5 Intense Thrillers About Final Girls
If you’re in the mood for some pulse-pounding reading, check out one of these books about final girls. The “final girl” is a trope from horror movies – she’s the last one standing, the survivor of the horror that killed the others.
Final girl suggestions
Final Girls by Riley Sager
Final Girls by Riley Sager
Emerging as the lone survivor of a serial killer’s massacre a decade earlier, Quincy Carpenter struggles to ignore traumatic memories and move on as one of a group of other survivors who look to her for answers when one of them is found dead in a suspicious suicide.
The Final Girl Support Group by
Grady Hendrix
The Final Girl Support Group by Grady Hendrix
In horror movies, the final girl is the one who’s left standing when the credits roll. The one who fought back, defeated the killer, and avenged her friends. The one who emerges bloodied but victorious, a victim and a hero. But after the sirens fade and the audience moves on, what happens to her? Lynnette Tarkington is a real-life final girl who survived a massacre twenty-two years ago, and it has defined every day of her life since. And she’s not alone.

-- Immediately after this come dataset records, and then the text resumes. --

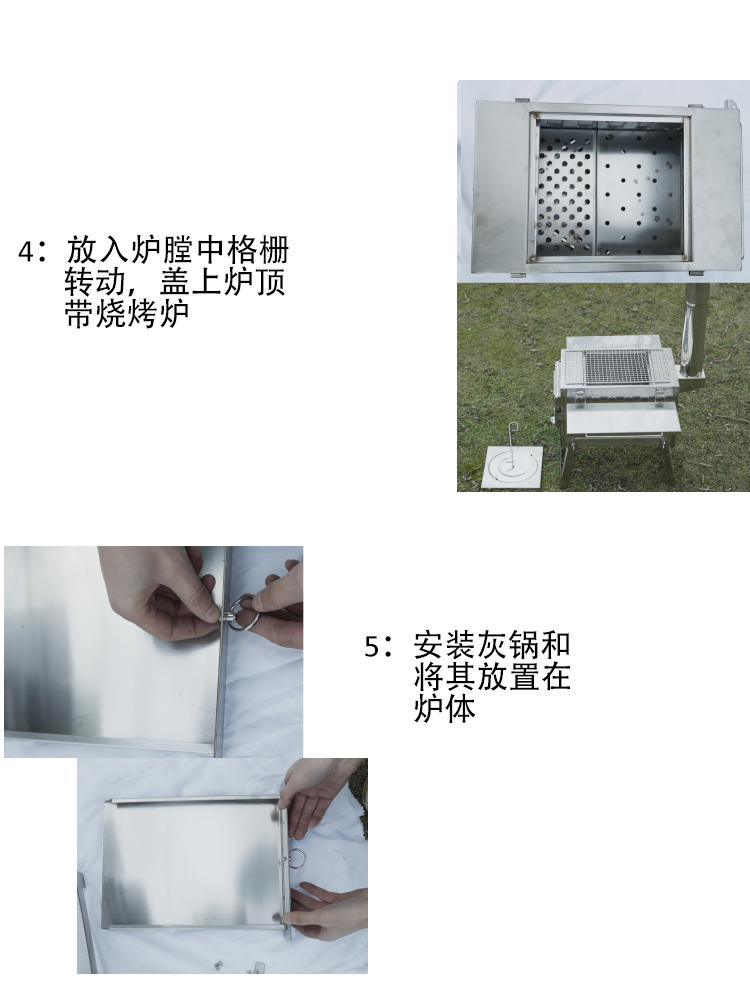 4：放入炉膛中格栅转动，盖上炉顶带烧烤炉

5：安装灰锅和将其放置在炉体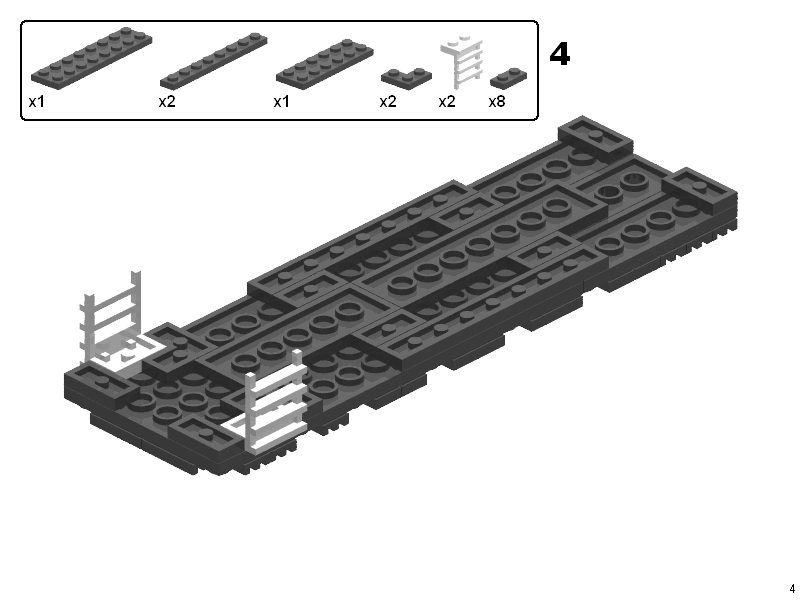 x1 x2 x1 x2 x2 x8

4

4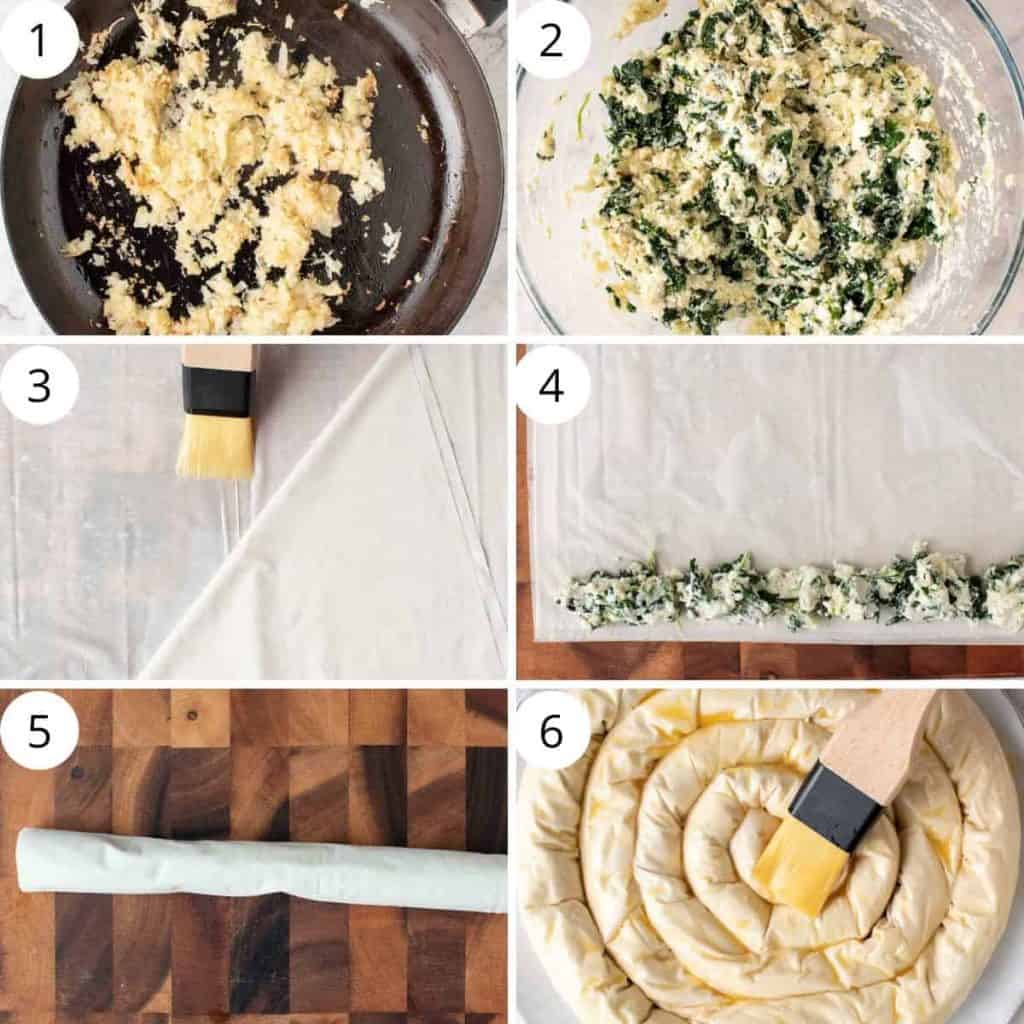 1
2
3
4
5
6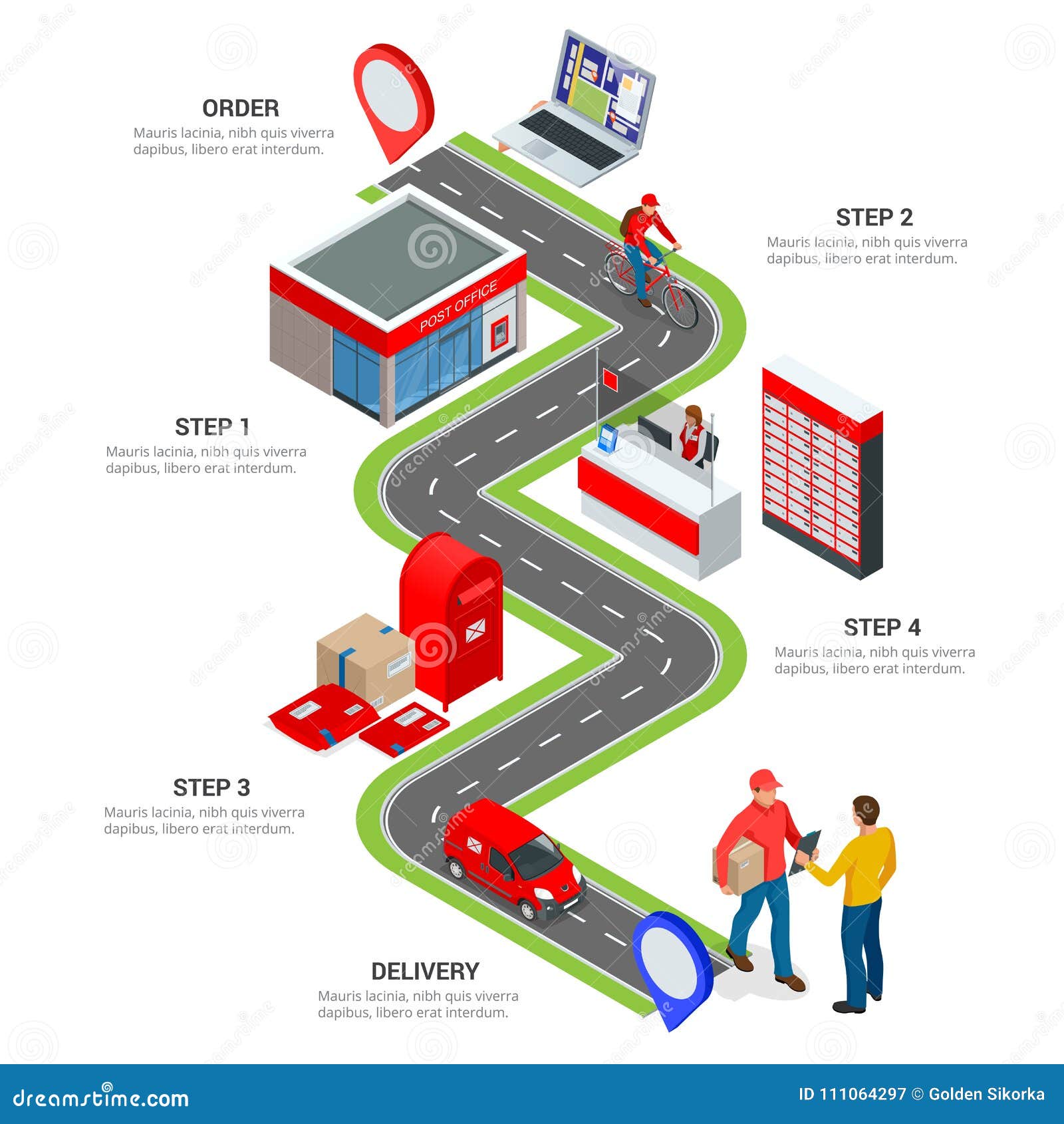 ORDER
Mauris lacinia, nibh quis viverra dapibus, libero erat interdum.

STEP 2
Mauris lacinia, nibh quis viverra dapibus, libero erat interdum.

POST OFFICE

STEP 1
Mauris lacinia, nibh quis viverra dapibus, libero erat interdum.

STEP 4
Mauris lacinia, nibh quis viverra dapibus, libero erat interdum.

STEP 3
Mauris lacinia, nibh quis viverra dapibus, libero erat interdum.

DELIVERY
Mauris lacinia, nibh quis viverra dapibus, libero erat interdum.

dreamstime.com
ID 111064297 © Golden Sikorka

Girl from Widow Hills by Megan Miranda
Girl from Widow Hills by Megan Miranda
Arden Maynor was just six years old when she was swept away while sleepwalking in a rainstorm. Fame as the survivor of Widow Hills undid her life until she moved far away and changes her name. She begins to feel like she’s being watched and, soon, her past comes back to haunt her.
The Vanishing Season by
Jodi Lynn Anderson
The Vanishing Season by Jodi Lynn Anderson
For Maggie Larsen, the town of Gill Creek is only a stopgap before college and freedom. Until she meets Pauline and Liam. What starts as an uneventful year suddenly changes. Someone is killing teenage girls, and the town reels from the tragedy. As Maggie’s and Pauline’s worlds collide and change around them, they will both experience love and loss.

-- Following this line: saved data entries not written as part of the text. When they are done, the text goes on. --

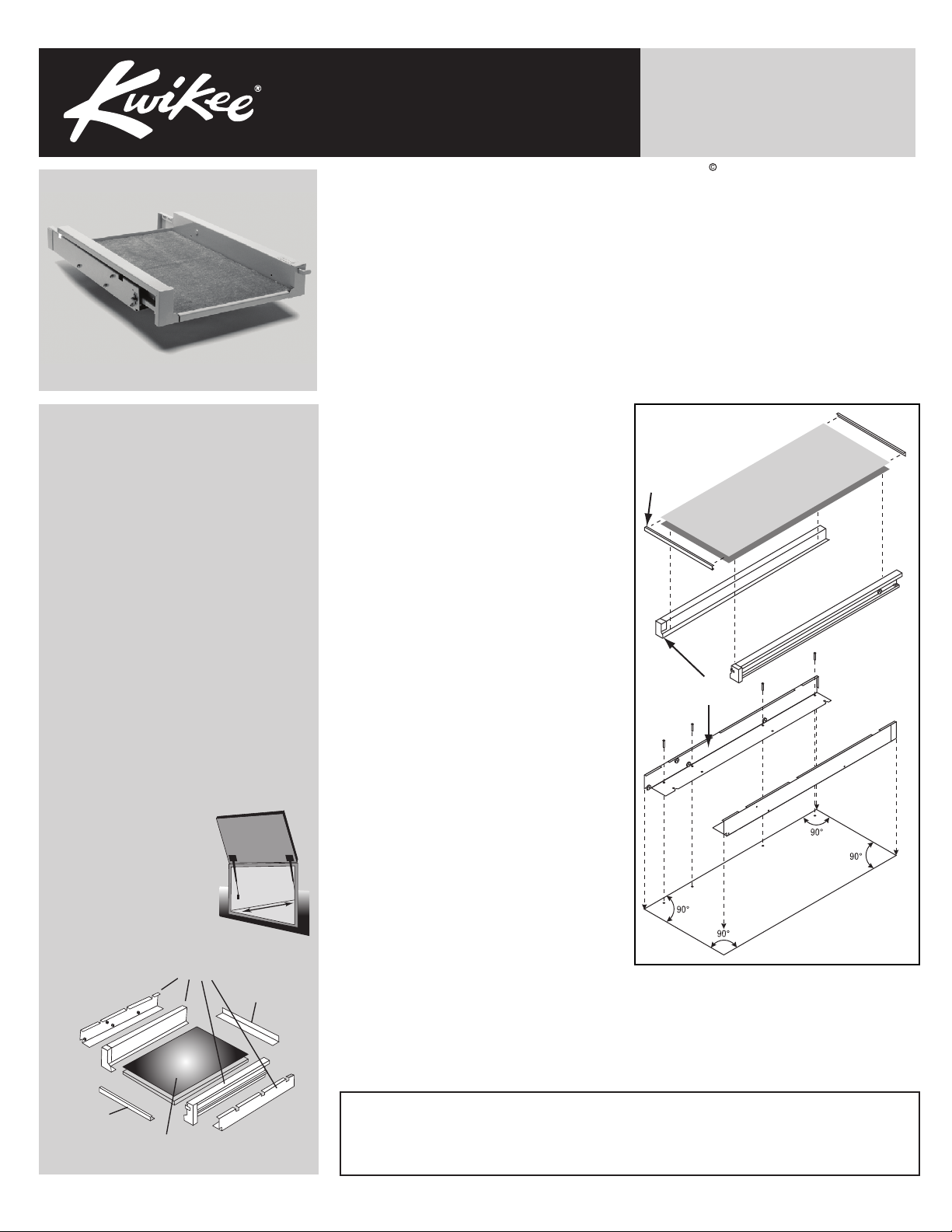 Kwikee®

©

90°

90°

90°

90°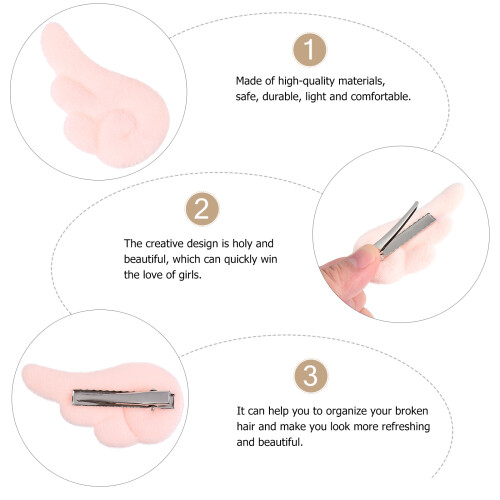 1

Made of high-quality materials, safe, durable, light and comfortable.

2

The creative design is holy and beautiful, which can quickly win the love of girls.

3

It can help you to organize your broken hair and make you look more refreshing and beautiful.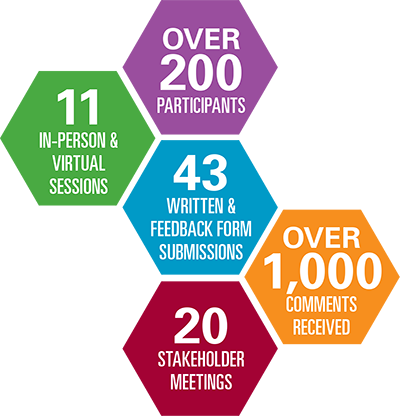 OVER 200 PARTICIPANTS

11 IN-PERSON & VIRTUAL SESSIONS

43 WRITTEN & FEEDBACK FORM SUBMISSIONS

OVER 1,000 COMMENTS RECEIVED

20 STAKEHOLDER MEETINGS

Black-Eyed Susans by Julia Heaberlin
Black-Eyed Susans by Julia Heaberlin
As a sixteen-year-old, Tessa Cartwright was found in a Texas field, barely alive amid a scattering of bones, with only fragments of memory as to how she got there. Ever since, the press has pursued her as the lone surviving “Black-Eyed Susan,” the nickname given to the murder victims because of the yellow carpet of wildflowers that flourished above their shared grave. Tessa’s testimony about those tragic hours put a man on death row. Now, almost two decades later, Tessa is an artist and single mother. In the desolate cold of February, she is shocked to discover a freshly planted patch of black-eyed susans–a summertime bloom–just outside her bedroom window. Terrified at the implications–that she sent the wrong man to prison and the real killer remains at large–Tessa turns to the lawyers working to exonerate the man awaiting execution.

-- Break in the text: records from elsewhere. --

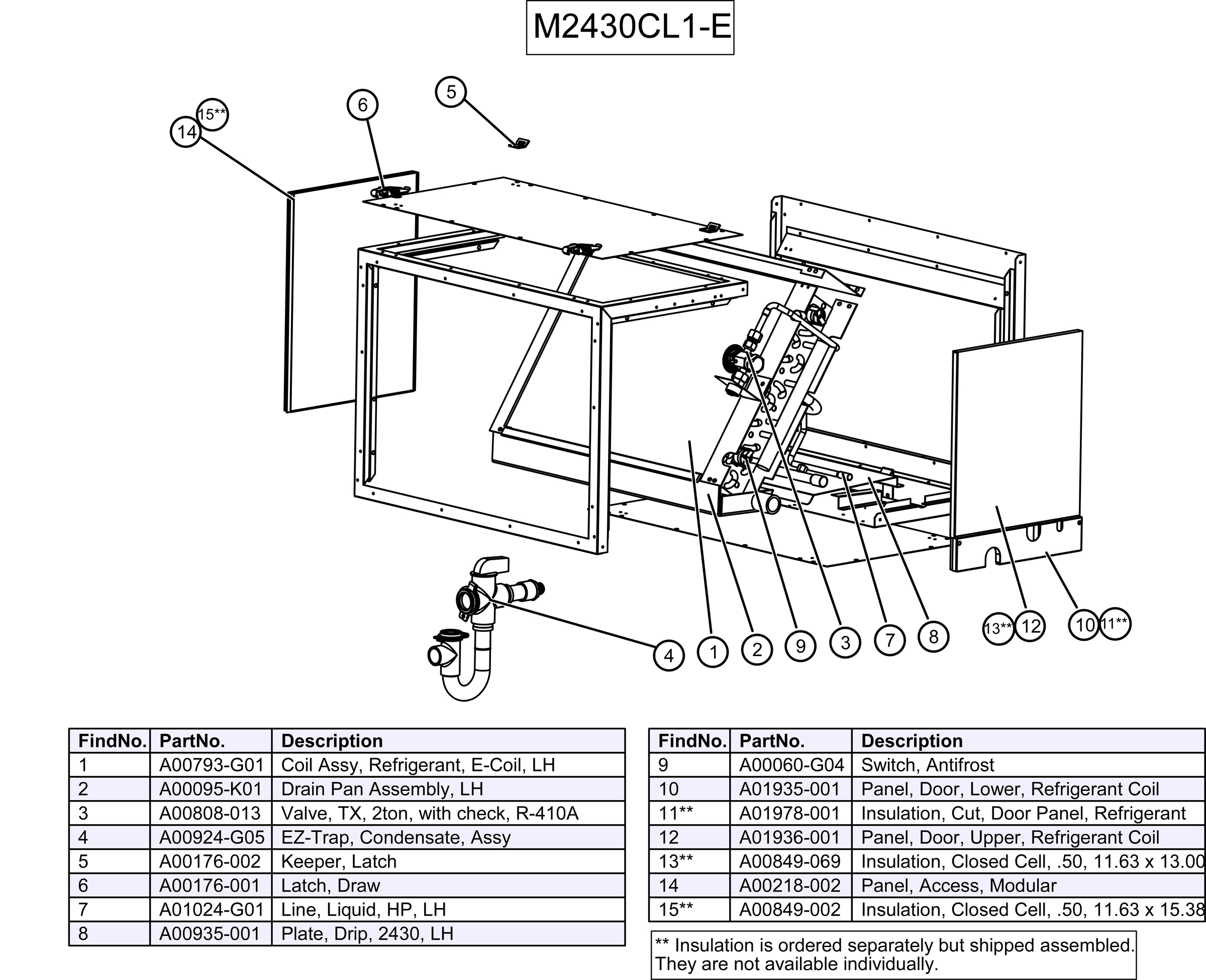 M2430CL1-E

15**
14
6
5

4
1
2
9
3
7
8
13**
12
10
11**

| FindNo. | PartNo. | Description |
|---|---|---|
| 1 | A00793-G01 | Coil Assy, Refrigerant, E-Coil, LH |
| 2 | A00095-K01 | Drain Pan Assembly, LH |
| 3 | A00808-013 | Valve, TX, 2ton, with check, R-410A |
| 4 | A00924-G05 | EZ-Trap, Condensate, Assy |
| 5 | A00176-002 | Keeper, Latch |
| 6 | A00176-001 | Latch, Draw |
| 7 | A01024-G01 | Line, Liquid, HP, LH |
| 8 | A00935-001 | Plate, Drip, 2430, LH |

| FindNo. | PartNo. | Description |
|---|---|---|
| 9 | A00060-G04 | Switch, Antifrost |
| 10 | A01935-001 | Panel, Door, Lower, Refrigerant Coil |
| 11** | A01978-001 | Insulation, Cut, Door Panel, Refrigerant |
| 12 | A01936-001 | Panel, Door, Upper, Refrigerant Coil |
| 13** | A00849-069 | Insulation, Closed Cell, .50, 11.63 x 13.00 |
| 14 | A00218-002 | Panel, Access, Modular |
| 15** | A00849-002 | Insulation, Closed Cell, .50, 11.63 x 15.38 |

** Insulation is ordered separately but shipped assembled. They are not available individually.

A Flicker in the Dark by Stacy Willingham
A Flicker in the Dark by Stacy Willingham
When Chloe Davis was twelve, six teenage girls went missing in her small Louisiana town. By the end of the summer, her own father had confessed to the crimes and was put away for life, leaving Chloe and the rest of her family to grapple with the truth and try to move forward while dealing with the aftermath. Now twenty years later, Chloe is a psychologist in Baton Rouge and getting ready for her wedding. While she finally has a fragile grasp on the happiness she’s worked so hard to achieve, she sometimes feels as out of control of her own life as the troubled teens who are her patients. So when a local teenage girl goes missing, and then another, that terrifying summer comes crashing back.
In closing
The final girl is a common horror movie and thriller trope that can lead to some adrenalin-fueled reading!